§ Your objective
The records below must be duplicated exactly, character for character.

(Raw records)
* * * * * * * * *

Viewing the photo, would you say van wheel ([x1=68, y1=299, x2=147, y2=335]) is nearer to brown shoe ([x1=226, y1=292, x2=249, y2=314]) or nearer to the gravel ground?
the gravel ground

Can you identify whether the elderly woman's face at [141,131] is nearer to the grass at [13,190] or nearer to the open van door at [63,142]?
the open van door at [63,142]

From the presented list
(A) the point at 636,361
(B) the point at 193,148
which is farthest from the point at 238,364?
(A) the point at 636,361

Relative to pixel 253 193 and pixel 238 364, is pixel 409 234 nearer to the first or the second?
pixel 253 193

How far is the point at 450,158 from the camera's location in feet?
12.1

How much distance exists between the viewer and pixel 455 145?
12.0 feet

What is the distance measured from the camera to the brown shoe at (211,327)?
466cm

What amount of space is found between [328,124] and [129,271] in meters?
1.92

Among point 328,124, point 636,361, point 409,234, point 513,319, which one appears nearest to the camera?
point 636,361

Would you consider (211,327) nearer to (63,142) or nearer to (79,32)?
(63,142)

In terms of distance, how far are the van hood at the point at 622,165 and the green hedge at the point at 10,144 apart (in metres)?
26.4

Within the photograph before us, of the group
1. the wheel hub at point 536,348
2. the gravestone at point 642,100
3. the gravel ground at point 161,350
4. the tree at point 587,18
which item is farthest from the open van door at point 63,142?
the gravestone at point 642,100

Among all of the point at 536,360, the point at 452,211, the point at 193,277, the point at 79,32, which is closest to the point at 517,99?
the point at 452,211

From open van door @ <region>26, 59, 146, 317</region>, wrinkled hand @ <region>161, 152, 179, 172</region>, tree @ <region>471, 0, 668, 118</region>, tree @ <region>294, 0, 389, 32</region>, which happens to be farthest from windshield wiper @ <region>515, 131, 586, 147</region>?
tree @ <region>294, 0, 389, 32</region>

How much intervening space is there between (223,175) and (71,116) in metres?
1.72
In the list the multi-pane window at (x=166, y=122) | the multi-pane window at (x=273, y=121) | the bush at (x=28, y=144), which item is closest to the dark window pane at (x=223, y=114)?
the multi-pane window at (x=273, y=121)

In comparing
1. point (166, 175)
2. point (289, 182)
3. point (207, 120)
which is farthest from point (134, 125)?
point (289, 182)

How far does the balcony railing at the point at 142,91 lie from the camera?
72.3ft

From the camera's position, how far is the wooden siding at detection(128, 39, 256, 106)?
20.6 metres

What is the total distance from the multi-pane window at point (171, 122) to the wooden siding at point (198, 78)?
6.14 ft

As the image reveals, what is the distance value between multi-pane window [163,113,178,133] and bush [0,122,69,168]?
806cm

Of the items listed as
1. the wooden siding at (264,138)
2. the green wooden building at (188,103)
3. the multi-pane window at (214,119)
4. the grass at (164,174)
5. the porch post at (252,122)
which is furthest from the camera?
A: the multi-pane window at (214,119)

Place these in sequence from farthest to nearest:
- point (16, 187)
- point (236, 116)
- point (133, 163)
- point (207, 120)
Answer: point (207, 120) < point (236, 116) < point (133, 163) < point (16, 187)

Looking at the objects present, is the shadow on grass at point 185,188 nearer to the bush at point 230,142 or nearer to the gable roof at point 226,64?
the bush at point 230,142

* * * * * * * * *

§ Response below
Viewing the photo, would you say van wheel ([x1=68, y1=299, x2=147, y2=335]) is nearer to brown shoe ([x1=226, y1=292, x2=249, y2=314]) or nearer to the gravel ground?
the gravel ground

Can you identify whether the elderly woman's face at [141,131] is nearer to the grass at [13,190] or nearer to the open van door at [63,142]?
the open van door at [63,142]

From the presented list
(A) the point at 636,361
(B) the point at 193,148
which is farthest from the point at 238,364?
(A) the point at 636,361

Relative to pixel 253 193 and pixel 238 364, is pixel 409 234 nearer to the first or the second?
pixel 253 193

How far is the point at 450,158 from the camera's location in feet?
12.1

How much distance exists between the viewer and pixel 455 145?
12.0 feet

What is the distance measured from the camera to the brown shoe at (211,327)?
466cm

What amount of space is found between [328,124] and [129,271] in meters?
1.92

Among point 328,124, point 636,361, point 409,234, point 513,319, which one appears nearest to the camera?
point 636,361

Would you consider (211,327) nearer to (63,142) or nearer to (79,32)?
(63,142)

In terms of distance, how far are the van hood at the point at 622,165 and the green hedge at the point at 10,144 apart (in metres)?
26.4

Within the photograph before us, of the group
1. the wheel hub at point 536,348
2. the gravestone at point 642,100
3. the gravel ground at point 161,350
4. the tree at point 587,18
which item is farthest from the open van door at point 63,142?
the gravestone at point 642,100

Among all of the point at 536,360, the point at 452,211, the point at 193,277, the point at 79,32, which is closest to the point at 517,99?
the point at 452,211

From open van door @ <region>26, 59, 146, 317</region>, wrinkled hand @ <region>161, 152, 179, 172</region>, tree @ <region>471, 0, 668, 118</region>, tree @ <region>294, 0, 389, 32</region>, which happens to be farthest from windshield wiper @ <region>515, 131, 586, 147</region>?
tree @ <region>294, 0, 389, 32</region>

How much intervening space is there between (223,175) and (71,116) in metres?
1.72
In the list the multi-pane window at (x=166, y=122) | the multi-pane window at (x=273, y=121) | the bush at (x=28, y=144), which item is closest to the dark window pane at (x=223, y=114)?
the multi-pane window at (x=273, y=121)

In comparing
1. point (166, 175)
2. point (289, 182)
3. point (207, 120)
which is farthest from point (134, 125)?
point (289, 182)

How far does the balcony railing at the point at 142,91 lie from the camera?
72.3ft

From the camera's position, how far is the wooden siding at detection(128, 39, 256, 106)?
20.6 metres

What is the total distance from the multi-pane window at point (171, 122) to the wooden siding at point (198, 78)?
6.14 ft

As the image reveals, what is the distance value between multi-pane window [163,113,178,133] and bush [0,122,69,168]?
806cm

Of the items listed as
1. the wooden siding at (264,138)
2. the green wooden building at (188,103)
3. the multi-pane window at (214,119)
4. the grass at (164,174)
5. the porch post at (252,122)
which is furthest from the camera?
A: the multi-pane window at (214,119)

Place these in sequence from farthest to nearest:
- point (16, 187)
- point (236, 116)
- point (133, 163)
- point (207, 120)
Answer: point (207, 120) < point (236, 116) < point (133, 163) < point (16, 187)

Looking at the objects present, is the shadow on grass at point 185,188 nearer to the bush at point 230,142 or nearer to the gable roof at point 226,64?
the bush at point 230,142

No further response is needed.